# [Supplied passage]
========================================================================

Clashes over VC appointment leave 23 hurt in DUET
At least 23 students of Dhaka University of Engineering and Technology in Gazipur were injured yesterday in a clash between two groups over the appointment of a new vice-chancellor.
Supporters and opponents of the newly appointed VC engaged in chases, counter-chases, and hurling brick chunks on the campus around 11:00am. This continued for around four hours in phases, according to witnesses.
“As far as we know, 23 of our students have been injured,” said Utpal Kumar Das, director of the university’s Students’ Welfare Office.
A total of 15 people, including nine students and six policemen, came to the hospital with injuries, said Aminul Islam, director of Shaheed Tajuddin Ahmad Medical College Hospital in Gazipur.
Ten of them were released after primary treatment, while five others were undergoing treatment at the hospital, he said.
According to university sources, the government on Thursday appointed Mohammad Iqbal of Shahjalal University of Science and Technology as the new vice-chancellor of DUET.

========================================================================

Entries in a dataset
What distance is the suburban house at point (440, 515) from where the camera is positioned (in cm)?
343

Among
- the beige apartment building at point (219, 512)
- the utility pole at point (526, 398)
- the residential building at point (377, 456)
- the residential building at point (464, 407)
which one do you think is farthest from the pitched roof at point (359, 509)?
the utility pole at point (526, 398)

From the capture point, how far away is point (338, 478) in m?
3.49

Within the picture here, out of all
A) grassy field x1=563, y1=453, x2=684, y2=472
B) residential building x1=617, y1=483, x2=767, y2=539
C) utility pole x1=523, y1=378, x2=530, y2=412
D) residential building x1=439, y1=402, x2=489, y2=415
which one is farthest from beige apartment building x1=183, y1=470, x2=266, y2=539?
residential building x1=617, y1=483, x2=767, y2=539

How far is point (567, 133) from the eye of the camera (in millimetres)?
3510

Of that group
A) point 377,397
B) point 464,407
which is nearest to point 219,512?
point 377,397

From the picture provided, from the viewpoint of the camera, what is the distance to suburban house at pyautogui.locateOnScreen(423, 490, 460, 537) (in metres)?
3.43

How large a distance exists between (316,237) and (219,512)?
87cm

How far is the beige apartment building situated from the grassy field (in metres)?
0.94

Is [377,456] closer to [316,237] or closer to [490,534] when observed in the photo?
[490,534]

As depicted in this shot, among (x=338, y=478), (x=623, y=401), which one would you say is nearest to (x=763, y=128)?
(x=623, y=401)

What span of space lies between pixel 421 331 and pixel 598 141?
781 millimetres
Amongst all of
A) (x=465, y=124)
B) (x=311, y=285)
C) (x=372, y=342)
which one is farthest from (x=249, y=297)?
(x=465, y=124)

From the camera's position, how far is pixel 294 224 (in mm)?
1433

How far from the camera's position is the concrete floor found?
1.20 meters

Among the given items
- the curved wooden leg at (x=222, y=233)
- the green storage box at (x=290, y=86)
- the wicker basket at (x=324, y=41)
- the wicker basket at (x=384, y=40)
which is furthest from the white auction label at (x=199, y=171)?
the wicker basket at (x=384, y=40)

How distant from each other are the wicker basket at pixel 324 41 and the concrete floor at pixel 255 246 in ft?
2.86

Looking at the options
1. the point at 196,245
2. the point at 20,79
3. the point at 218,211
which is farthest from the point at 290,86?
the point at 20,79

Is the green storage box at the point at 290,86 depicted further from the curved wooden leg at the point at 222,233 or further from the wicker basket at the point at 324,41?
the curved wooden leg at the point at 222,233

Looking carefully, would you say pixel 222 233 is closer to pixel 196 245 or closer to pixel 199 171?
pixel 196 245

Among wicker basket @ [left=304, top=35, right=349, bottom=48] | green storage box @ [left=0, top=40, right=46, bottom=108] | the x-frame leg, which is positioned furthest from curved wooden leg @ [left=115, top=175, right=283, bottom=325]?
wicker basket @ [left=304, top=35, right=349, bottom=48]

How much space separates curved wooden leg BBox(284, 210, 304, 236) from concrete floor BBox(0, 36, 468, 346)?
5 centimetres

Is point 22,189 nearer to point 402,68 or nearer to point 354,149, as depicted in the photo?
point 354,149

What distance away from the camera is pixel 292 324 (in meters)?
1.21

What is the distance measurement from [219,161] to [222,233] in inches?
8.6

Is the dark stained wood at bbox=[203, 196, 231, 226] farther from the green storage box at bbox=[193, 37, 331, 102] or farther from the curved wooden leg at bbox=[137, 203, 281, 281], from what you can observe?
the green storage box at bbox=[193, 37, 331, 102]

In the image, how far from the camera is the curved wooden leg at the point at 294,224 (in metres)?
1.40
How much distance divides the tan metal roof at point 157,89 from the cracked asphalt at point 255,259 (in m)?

========================================================================

# [Instructions]
**A)** According to the news report on the DUET clash, how many policemen came to the hospital with injuries?
**B)** Please reproduce everything in the news report on the DUET clash from "Supporters and opponents" down to "Hospital in Gazipur.".

# [Your responses]
**A)** Six policemen came to the hospital with injuries.

**B)**
Supporters and opponents of the newly appointed VC engaged in chases, counter-chases, and hurling brick chunks on the campus around 11:00am. This continued for around four hours in phases, according to witnesses.
“As far as we know, 23 of our students have been injured,” said Utpal Kumar Das, director of the university’s Students’ Welfare Office.
A total of 15 people, including nine students and six policemen, came to the hospital with injuries, said Aminul Islam, director of Shaheed Tajuddin Ahmad Medical College Hospital in Gazipur.